Some AI companies have adopted OpenAI's Chat Completions API design, which makes it easy for clients to switch from one API to another. It is becomimg a de-facto standard for Generative AI and LLM REST APIs for inference.

1.3. Performance

[Groq is delivering ultra-low LLM inference latency] with the world's first Language Processing Unit (LPU), outperforming GPU-based processing (NVIDIA, AMD, Intel, etc.)

1.4. Security

At this time, few AI companies offer REST API security for zero-trust use cases (for example, in financial services).

Most AI companies require a bearer token, but it is a static, long-lived API key, not a dynamic, time-based bearer token. Others are explicit about it and call it what it is, an API key. Very few AI companies offer a bearer token such as OAuth and JWT.

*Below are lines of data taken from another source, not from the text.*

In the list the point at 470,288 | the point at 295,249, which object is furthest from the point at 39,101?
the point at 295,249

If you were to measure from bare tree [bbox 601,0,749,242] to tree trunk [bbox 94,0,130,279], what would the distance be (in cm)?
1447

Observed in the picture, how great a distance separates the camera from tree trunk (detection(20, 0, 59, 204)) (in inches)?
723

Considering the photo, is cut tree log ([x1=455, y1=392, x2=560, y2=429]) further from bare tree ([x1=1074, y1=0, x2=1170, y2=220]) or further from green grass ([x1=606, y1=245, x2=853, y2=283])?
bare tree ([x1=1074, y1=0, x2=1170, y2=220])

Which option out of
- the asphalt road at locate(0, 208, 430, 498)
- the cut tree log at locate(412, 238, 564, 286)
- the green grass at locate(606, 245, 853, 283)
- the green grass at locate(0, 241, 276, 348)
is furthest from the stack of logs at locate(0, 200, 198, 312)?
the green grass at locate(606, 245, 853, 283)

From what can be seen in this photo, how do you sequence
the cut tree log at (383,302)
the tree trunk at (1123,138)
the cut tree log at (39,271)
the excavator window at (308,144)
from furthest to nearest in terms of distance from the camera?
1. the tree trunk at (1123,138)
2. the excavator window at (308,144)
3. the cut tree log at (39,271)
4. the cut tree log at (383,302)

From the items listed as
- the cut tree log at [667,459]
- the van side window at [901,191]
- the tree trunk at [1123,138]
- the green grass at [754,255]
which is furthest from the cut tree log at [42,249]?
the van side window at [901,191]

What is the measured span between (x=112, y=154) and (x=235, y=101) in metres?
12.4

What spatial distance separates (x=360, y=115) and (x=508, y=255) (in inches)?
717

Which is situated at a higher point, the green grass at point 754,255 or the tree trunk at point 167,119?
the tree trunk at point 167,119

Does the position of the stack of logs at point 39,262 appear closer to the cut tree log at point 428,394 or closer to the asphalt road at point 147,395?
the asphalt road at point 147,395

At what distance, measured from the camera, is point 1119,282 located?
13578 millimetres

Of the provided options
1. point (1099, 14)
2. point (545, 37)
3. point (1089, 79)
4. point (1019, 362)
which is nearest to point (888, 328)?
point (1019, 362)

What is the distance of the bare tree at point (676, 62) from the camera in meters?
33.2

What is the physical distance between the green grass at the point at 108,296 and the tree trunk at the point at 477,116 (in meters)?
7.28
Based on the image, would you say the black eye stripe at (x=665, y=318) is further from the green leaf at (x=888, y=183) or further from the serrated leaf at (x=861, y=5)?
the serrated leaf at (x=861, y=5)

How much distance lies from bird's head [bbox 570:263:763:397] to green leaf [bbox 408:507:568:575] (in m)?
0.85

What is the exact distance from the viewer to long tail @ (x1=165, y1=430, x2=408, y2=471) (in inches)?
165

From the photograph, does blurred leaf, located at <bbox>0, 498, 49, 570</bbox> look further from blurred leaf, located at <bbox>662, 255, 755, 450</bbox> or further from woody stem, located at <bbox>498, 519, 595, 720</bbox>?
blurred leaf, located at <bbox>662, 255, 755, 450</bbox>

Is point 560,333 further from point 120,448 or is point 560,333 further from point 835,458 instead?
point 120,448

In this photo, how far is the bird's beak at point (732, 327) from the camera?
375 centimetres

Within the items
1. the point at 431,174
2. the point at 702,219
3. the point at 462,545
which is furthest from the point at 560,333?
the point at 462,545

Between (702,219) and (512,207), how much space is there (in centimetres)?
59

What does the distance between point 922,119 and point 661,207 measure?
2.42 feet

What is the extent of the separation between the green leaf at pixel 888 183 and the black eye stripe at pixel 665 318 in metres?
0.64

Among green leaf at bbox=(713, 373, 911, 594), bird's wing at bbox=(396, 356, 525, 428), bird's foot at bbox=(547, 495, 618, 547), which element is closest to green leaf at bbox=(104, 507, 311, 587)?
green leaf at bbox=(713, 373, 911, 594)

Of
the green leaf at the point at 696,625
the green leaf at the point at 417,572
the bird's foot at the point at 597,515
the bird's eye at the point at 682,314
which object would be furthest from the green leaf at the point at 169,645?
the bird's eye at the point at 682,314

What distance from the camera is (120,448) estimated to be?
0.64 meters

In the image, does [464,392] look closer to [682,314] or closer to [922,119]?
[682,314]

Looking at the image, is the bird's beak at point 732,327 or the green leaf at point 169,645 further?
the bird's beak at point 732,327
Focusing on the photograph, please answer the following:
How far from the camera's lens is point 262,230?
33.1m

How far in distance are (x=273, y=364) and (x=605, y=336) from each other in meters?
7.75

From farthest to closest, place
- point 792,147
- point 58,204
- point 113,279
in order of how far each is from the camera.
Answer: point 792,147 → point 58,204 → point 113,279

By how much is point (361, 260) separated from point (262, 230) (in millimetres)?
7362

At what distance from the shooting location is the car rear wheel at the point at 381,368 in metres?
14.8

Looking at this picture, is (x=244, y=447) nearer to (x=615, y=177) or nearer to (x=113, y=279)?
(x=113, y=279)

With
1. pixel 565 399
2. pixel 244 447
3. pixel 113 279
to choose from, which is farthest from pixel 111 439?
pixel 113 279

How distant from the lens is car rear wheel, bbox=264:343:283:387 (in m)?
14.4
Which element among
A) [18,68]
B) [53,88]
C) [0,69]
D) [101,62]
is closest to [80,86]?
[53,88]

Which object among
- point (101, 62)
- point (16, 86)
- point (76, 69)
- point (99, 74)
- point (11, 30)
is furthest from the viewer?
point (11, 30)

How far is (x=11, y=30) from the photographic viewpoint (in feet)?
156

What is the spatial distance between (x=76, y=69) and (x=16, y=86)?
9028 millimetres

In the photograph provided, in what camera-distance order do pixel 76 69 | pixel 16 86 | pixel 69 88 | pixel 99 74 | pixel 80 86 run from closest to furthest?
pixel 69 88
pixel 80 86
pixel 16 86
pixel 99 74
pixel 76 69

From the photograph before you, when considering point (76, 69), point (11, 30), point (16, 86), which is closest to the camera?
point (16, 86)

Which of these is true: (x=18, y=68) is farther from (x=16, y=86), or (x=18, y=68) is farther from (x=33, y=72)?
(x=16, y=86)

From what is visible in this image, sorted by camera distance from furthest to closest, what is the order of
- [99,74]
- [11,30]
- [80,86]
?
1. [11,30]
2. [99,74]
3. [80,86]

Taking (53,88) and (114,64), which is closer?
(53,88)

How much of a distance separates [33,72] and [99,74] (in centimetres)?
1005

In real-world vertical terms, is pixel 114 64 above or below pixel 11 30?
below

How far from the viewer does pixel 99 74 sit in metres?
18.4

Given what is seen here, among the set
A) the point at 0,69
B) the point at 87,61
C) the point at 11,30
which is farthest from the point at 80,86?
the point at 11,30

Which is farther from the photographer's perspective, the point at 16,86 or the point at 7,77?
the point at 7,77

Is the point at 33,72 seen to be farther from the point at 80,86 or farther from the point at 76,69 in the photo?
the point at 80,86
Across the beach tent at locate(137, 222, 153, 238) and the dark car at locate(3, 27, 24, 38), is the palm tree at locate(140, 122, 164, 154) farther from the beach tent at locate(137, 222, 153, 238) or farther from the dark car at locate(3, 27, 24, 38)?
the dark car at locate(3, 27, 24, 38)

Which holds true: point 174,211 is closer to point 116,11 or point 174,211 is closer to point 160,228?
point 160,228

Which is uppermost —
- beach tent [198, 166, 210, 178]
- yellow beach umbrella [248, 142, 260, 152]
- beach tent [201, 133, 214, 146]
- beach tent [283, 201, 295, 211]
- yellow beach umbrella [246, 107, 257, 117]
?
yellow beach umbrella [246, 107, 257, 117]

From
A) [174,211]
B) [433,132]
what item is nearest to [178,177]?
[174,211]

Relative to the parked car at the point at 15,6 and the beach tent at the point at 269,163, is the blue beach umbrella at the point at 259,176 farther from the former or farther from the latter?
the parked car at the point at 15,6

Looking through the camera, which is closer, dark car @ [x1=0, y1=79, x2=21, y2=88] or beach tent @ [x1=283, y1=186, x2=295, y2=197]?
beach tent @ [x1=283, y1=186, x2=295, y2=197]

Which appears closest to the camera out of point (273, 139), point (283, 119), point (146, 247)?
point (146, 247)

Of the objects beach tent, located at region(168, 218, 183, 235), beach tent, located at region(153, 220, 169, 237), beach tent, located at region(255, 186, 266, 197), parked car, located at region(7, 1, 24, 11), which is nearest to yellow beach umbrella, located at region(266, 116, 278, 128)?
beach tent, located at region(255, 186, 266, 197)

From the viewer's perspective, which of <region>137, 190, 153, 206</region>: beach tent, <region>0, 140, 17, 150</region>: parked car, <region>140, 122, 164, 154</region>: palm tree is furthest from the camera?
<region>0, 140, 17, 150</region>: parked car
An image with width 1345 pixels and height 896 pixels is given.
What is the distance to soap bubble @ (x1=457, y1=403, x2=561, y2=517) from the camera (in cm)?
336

2. List of GenAI & LLM REST APIs

[AI21 Labs API]

Models: Jamba and Jurrasic.

[Amazon Bedrock API]

Models include Titan (by Amazon), Claude (by Anthropic), Command (by Cohere), Jurrasic (by AI21 Labs), Llama (by Meta AI, open-weight), Mixtral (by Mistral AI, open-weight), and more.

[Anthropic API]

Models: Claude.

[Anyscale API]

Models include Llama & CodeLlama (by Meta AI, open-weight) and Mixtral (by Mistral AI, open-weight).

[Cohere API]

Models include Command, Embed, and Rerank.

[Deep Infra API]

100+ open models (open-source, open-data, and/or open-weight), including Yi (by 01.AI, open-weight), Gemma (by Google, open-weight), Llama (by Meta AI, open-weight), and Mixtral (by Mistral AI, open-weight).

[Deepgram API]

Models include Nova, Enhanced, Base, Custom, and Whisper.

[Fireworks AI API]

Models include Gemma (by Google, open-weight), Llama (by Meta AI, open-weight), Mistral & Mixtral (by Mistral AI, open-weight), and more.

[Google Vertex AI API]

70+ models, including Gemini (by Google), Claude (by Anthropic), Llama (by Meta AI, open-weight), and Mixtral (by Mistral AI, open-weight).

[Groq API]

Models include Gemma (by Google, open-weight), Llama (by Meta AI, open-weight) and Mixtral (by Mistral AI, open-weight).

[Hugging Face API]

1,000,000+ open models (open-source, open-data, and/or open-weight), including Gemma (by Google, open-weight), Llama (by Meta AI, open-weight), and Mixtral (by Mistral AI, open-weight).

[IBM watsonx.ai API]

Models include Granite (by IBM), Llama & CodeLlama (by Meta AI, open-weight), Mixtral (by Mistral AI, open-weight), and more.

[Lamini API]

Models include Hugging Face transformer-based models, Llama (by Meta AI, open-weight), Mistral (by Mistral AI, open-weight), and more.

[Lepton AI API]

Models include Llama (by Meta AI, open-weight), Mixtral (by Mistral AI, open-weight), SDXL (by Stability AI), and more.

[Mistral AI API]

Models include Mistral and Mixtral.

[NVIDIA AI API]

Models include Gemma (by Google, open-weight), Llama & CodeLlama (by Meta AI, open-weight), Mixtral (by Mistral AI, open-weight), SDXL Turbo & Stable Video Diffusion (by Stability AI), Kosmos (by Microsoft), Edify (by Getty Images), Edify 3D (by Shutterstock), and more.

[OctoAI API]

Models include Gemma (by Google, open-weight), Llama & CodeLlama (by Meta AI, open-weight), Mistral & Mixtral (by Mistral AI, open-weight), SDXL & Stable Video Diffusion (by Stability AI), and more.

[Ollama API (localhost)]

Models include Gemma (by Google, open-weight), Llama & CodeLlama (by Meta AI, open-weight), Mixtral (by Mistral AI, open-weight), Phi (by Microsoft), and more.

[OpenAI API]

Models include GPT-4 & GPT-4 Turbo, GPT-3.5 Turbo, DALL·E, TTS, Whisper, Embeddings, Moderation, and more.

[Perplexity AI API]

Models include Mistral & Mixtral (by Mistral AI, open-weight) and SONAR (by Meta AI, open-weight).

[Replicate API]

50+ models, including Llama (by Meta AI, open-weight) and Mixtral (by Mistral AI, open-weight).

[Stability AI API]

Models include SDXL Turbo, Stable Diffusion, Stable Audio, Stable LM, Stable Video Diffusion, and Stable Zero123.